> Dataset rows
# # # # #

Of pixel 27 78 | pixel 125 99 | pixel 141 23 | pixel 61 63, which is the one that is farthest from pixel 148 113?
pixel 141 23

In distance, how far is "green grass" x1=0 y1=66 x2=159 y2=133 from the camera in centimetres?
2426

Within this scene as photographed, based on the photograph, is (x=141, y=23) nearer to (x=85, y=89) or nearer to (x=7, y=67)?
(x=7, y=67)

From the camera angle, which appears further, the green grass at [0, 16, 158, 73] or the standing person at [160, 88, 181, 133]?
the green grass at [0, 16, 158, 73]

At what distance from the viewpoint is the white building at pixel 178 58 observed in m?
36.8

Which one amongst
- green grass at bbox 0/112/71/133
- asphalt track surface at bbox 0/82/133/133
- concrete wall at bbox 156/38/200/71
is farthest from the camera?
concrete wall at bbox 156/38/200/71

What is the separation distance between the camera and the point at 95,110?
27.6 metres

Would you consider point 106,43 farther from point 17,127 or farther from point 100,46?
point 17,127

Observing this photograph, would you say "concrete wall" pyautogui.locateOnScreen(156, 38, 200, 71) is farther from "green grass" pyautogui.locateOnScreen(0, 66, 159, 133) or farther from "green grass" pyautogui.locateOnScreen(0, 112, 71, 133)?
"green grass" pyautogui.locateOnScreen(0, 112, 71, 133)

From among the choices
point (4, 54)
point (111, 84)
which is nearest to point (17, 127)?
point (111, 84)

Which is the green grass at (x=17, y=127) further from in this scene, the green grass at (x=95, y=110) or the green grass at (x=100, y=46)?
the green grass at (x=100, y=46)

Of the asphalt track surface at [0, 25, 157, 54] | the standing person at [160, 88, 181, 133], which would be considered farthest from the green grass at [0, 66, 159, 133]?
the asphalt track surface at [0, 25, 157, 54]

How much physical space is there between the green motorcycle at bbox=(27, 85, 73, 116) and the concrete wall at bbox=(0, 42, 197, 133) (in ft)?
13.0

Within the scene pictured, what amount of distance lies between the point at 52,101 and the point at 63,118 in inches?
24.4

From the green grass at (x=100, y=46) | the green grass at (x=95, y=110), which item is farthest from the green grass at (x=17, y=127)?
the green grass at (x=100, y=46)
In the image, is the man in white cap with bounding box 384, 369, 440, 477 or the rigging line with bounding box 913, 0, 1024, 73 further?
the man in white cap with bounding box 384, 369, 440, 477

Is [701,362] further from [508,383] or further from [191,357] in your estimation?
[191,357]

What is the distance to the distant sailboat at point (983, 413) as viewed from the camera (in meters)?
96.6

# # # # #

> AIM OF THE EXERCISE
Copy the entries exactly, starting with the line that contains "How much physical" and going on through the last line of the entries.

> PROBLEM SOLUTION
How much physical space is there between the green motorcycle at bbox=(27, 85, 73, 116) and the concrete wall at bbox=(0, 42, 197, 133) (in ft)?
13.0

Within the scene pictured, what amount of distance lies between the point at 52,101 and the point at 63,118 in inches?
24.4

From the green grass at (x=100, y=46) | the green grass at (x=95, y=110), which item is farthest from the green grass at (x=17, y=127)?
the green grass at (x=100, y=46)
In the image, is the man in white cap with bounding box 384, 369, 440, 477 or the rigging line with bounding box 913, 0, 1024, 73 further?
the man in white cap with bounding box 384, 369, 440, 477

Is [701,362] further from [508,383] or further from [191,357] in your estimation?
[191,357]

What is the distance to the distant sailboat at point (983, 413) as viewed from the camera (in meters)?
96.6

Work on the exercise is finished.